Detroit’s Capitol Park is a quiet triangle of benches and planters surrounded by grand old buildings that are better described as sky-ticklers than skyscrapers. They shelter, rather than loom, as people chat and feed pigeons in the modest-sized park.
Lansing developer Richard Karp can’t seem to get away from the state Capitol. In April, Karp won a bid to renovate three historic Detroit buildings in Capitol Park, where the Michigan State Capitol stood until 1847. A tiny metal replica of the Capitol, about two and a half pigeons long, still marks the spot.
It’s a big coup for Karp, who beat out major Detroit players like the Ilitches for the contract. Karp’s frequent partner in renovation projects, Lansing’s Kevin Prater, will team with him on the $85 million project, financed by a complex patchwork of loans, tax credits and neighborhood stabilization funds from HUD.
A consortium of local and state economic development agencies picked Karp, largely on the strength of two recent successes outside of Lansing.

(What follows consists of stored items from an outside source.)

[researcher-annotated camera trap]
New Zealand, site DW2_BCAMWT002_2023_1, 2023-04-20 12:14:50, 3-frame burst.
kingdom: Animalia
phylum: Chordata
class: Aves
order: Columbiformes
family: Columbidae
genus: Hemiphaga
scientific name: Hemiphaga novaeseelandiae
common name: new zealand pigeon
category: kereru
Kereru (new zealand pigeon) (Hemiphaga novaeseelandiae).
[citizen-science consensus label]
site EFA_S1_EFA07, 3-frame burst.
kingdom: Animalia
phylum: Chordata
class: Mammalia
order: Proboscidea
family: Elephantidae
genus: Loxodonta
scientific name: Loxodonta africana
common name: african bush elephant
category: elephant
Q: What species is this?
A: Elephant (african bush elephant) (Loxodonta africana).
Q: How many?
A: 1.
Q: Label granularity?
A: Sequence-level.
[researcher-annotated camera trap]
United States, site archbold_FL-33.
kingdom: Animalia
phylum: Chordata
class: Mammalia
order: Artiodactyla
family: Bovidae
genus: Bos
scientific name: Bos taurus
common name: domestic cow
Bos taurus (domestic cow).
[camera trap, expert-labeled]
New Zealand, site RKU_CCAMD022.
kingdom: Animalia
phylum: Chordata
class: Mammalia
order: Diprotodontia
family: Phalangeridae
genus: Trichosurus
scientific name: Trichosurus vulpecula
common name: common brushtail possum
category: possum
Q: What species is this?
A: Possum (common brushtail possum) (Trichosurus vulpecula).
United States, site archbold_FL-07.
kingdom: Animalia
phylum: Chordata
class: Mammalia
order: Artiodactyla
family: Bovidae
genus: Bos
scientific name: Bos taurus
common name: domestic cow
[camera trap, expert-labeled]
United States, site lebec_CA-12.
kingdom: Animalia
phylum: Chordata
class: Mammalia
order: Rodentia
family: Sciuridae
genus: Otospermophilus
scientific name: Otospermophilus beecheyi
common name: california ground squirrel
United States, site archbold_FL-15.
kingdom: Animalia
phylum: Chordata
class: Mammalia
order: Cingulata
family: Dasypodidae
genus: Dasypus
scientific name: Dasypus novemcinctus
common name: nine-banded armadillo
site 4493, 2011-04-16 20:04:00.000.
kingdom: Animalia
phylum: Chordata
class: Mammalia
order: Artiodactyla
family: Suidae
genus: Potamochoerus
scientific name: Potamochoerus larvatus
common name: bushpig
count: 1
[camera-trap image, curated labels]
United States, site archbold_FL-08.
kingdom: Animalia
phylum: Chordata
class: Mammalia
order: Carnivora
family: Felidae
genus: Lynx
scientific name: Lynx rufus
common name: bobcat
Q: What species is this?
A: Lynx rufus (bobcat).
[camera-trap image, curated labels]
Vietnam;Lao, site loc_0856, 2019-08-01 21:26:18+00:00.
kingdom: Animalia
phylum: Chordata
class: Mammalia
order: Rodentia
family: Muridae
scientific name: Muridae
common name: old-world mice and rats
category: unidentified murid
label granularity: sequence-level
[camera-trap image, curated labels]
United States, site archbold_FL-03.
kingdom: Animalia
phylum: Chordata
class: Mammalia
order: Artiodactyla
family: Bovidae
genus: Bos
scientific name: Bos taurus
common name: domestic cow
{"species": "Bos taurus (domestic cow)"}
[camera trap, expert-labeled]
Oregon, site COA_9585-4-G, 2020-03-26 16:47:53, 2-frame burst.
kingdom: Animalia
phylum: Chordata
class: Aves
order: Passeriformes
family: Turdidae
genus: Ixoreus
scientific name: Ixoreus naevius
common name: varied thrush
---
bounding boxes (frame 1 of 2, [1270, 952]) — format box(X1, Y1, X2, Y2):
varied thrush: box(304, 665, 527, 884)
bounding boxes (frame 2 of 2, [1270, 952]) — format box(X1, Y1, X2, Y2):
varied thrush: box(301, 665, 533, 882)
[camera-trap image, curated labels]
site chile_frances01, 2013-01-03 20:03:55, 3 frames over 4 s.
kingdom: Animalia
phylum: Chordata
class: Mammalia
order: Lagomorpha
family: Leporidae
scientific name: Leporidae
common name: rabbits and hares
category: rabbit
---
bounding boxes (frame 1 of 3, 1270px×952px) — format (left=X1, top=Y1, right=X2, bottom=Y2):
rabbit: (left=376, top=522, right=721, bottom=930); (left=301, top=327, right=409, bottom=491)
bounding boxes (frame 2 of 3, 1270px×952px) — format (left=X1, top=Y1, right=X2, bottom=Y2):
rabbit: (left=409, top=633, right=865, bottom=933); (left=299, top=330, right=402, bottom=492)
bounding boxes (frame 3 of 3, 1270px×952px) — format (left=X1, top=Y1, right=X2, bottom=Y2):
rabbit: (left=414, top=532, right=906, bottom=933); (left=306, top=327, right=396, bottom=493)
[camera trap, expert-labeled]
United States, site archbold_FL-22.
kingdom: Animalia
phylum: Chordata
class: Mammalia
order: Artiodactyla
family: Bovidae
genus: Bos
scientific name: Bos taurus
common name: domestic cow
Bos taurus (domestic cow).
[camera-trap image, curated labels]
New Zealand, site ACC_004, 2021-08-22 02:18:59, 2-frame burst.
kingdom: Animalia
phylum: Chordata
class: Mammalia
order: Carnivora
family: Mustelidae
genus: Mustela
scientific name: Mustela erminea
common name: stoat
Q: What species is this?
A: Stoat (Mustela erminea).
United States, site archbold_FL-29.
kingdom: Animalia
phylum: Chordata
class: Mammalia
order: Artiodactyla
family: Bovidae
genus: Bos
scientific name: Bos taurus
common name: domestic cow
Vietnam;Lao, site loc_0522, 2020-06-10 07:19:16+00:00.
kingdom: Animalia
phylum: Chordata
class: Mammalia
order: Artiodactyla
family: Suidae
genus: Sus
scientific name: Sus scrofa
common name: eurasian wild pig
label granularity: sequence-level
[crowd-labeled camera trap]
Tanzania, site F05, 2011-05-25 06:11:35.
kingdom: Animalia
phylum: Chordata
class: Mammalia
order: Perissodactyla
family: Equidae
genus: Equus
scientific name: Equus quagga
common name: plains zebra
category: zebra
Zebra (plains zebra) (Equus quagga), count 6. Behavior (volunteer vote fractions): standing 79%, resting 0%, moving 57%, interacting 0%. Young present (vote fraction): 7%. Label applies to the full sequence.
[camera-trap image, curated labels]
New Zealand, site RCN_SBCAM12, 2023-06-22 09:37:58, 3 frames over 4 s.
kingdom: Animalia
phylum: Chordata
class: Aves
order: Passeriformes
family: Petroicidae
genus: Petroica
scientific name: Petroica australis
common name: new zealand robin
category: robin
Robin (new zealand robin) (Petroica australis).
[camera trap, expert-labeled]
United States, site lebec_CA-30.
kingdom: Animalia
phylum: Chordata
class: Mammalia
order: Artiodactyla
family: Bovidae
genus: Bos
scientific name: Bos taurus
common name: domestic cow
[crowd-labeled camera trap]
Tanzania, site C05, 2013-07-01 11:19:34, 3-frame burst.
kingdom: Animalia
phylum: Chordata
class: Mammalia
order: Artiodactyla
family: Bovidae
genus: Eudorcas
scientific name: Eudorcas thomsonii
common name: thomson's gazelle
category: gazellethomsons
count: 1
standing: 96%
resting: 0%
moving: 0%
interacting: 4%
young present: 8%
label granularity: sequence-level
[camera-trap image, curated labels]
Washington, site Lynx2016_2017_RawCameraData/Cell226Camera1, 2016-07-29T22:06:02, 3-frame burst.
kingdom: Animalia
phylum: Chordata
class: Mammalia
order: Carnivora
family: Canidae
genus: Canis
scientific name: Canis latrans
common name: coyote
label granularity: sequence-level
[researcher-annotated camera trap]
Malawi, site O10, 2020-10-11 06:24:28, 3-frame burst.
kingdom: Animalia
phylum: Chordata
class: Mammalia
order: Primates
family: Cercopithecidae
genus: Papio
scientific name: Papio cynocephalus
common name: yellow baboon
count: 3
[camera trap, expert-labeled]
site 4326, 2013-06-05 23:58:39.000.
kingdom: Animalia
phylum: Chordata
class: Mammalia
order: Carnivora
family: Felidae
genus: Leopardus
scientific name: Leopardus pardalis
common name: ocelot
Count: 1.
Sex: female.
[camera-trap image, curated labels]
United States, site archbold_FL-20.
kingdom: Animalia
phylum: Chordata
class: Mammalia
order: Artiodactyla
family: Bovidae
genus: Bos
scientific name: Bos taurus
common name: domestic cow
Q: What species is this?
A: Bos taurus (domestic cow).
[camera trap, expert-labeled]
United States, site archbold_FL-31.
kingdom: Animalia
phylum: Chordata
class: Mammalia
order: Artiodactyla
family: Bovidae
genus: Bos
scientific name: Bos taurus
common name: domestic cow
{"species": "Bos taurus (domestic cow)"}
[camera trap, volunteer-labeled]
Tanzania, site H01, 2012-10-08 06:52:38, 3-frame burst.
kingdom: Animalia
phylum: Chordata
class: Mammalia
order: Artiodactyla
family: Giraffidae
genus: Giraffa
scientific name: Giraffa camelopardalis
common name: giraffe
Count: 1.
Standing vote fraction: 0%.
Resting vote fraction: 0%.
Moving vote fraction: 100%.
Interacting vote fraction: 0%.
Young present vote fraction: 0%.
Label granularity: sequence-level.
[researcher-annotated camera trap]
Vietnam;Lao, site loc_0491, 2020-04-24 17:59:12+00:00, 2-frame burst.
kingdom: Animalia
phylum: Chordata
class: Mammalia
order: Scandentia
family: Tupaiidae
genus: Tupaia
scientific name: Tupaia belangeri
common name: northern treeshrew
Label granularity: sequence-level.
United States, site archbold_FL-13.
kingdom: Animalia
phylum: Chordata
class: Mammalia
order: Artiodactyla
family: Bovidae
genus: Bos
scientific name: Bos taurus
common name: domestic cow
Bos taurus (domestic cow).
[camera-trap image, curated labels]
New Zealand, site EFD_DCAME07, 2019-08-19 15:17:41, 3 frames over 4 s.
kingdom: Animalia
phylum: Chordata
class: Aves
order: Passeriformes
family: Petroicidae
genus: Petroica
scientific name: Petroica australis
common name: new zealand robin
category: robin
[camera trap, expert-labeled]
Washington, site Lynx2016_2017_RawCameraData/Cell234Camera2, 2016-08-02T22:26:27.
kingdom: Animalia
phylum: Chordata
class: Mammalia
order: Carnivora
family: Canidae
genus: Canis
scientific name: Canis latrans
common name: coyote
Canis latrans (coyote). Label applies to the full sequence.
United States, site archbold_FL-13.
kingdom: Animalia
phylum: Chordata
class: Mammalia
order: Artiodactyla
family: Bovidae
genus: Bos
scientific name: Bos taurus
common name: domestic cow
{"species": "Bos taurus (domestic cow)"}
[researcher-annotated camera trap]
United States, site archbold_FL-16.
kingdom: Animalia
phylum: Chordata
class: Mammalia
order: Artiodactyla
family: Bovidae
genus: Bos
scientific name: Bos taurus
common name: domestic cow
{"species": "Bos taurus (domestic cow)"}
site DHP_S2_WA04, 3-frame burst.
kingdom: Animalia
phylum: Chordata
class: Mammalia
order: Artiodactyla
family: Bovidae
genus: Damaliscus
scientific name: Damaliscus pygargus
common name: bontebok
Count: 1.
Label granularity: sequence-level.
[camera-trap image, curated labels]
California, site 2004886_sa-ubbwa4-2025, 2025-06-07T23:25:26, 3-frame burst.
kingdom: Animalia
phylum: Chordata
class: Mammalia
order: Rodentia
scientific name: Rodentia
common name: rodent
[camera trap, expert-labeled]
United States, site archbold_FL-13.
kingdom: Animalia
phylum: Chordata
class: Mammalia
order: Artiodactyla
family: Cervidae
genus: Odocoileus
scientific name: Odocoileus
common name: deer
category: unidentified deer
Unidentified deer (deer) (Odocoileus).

Last year, Karp and Prater rehabbed the Standart-Simmons Building, a century-old warehouse in downtown Toledo, into 75 apartments, now 100 percent leased.
Before that, Prater and Karp transformed Flint’s 1920 Durant Hotel from an empty shell in January 2001 to a completed project, with 93 apartments and a grand ballroom, in August 2011.
Karp said the apartments in both projects are at full occupancy.
Capitol Park, bounded by Shelby, Griswold and State streets, was a bustling bus hub until 2009, when the Rosa Parks Transportation Center was built a few blocks west. Now the park is an oasis of tranquility a block from Woodward Avenue. Karp said there’s no space like it in the city.
“The buildings that ring us around here have six to 13 stories, and that’s a relatively comfortable space for humans,” Karp said.
The buildings slated for renovation include the United Way Building, a dignified 11-story slab on the park’s west side, and the gracefully angled Capitol Park Building, which spreads like an open book at the park’s south end.
The prize among the three is the Farwell Building, a classic Chicago-style 1915 commercial building that once housed high-end iron grillwork, Tiffany chandeliers and glass mosaics and Pewabic tiles.
“There’s not a lot left in the interiors,” Karp said. “Most of what we’re dealing with is historic facades.”
When the project is finished, Karp expects about 250 high-end apartments and 75,000 square feet of office space to mix comfortably with low-income housing that’s already here. The Griswold Building, a large block of low-income senior apartments with Art Deco flourishes, borders the east side of the park. In a cream-colored building to the west, next to the Farwell, window plants and hipsters strumming guitars can be seen in the windows.
“They’re not legally rehabbed — no permits pulled or anything — but people are living there and they’re adding to the culture and the flavor that’s down here,” Karp said, referring to the hipster hangout.
At $85 million, the Capitol Park project is more than twice as big as anything Karp has done before, but he prefers to look at the job as three separate buildings, each costing less than $30 million. “So this is right in our wheelhouse,” Karp said. (The Durant Hotel in Flint cost $41 million and the Standart project cost $20 million.)
Karp has been eyeing Detroit’s neglected gems for years, but he said it’s surprisingly hard to find a willing seller. Occasional payoffs like casinos or a Super Bowl, he said, keep owners waiting for a “big payday.”
“So people sit on these vacant buildings, and they just crumble away,” he said.
Meanwhile, a series of big rehab projects in Detroit’s midtown and downtown are filling fast, with waiting lists announced for each new project. Karp expects much of the demand for the Capitol Park apartments from Wayne State University students and employees of latter-day Detroit-o-philic companies like Quicken Loans, which has recently moved hundreds of new workers into the area.
“Having a billionaire like [Quicken CEO] Danny Gilbert running around, spending money like a drunken sailor, buying buildings left and right, doesn’t hurt either,” he said.
No wonder Karp sounds like he has blasted through a mined-out cave into the mother of all lodes.
“We’ve kind of run out of things to do in Lansing,” he said. “The scale of projects we do don’t exist there, unless we do new construction.” In 2005-’06, Karp and Prater set the keystone of downtown Lansing’s resurgence with an $8 million renovation of the 1915 Arbaugh Building into lofts and office space.
Last Thursday, on a weekly visit to the site, Karp looked across the sheltering box canyon of Capitol Park. A little girl danced in the shade, scattering the pigeons. In the middle distance, just south of the park, the towering Deco David Stott Building loomed like an Olympian gateway to the mighty architectural works of downtown Detroit — rehab heaven.
“There’s 15, 20 years of work to do here,” he said, and disappeared into his truck.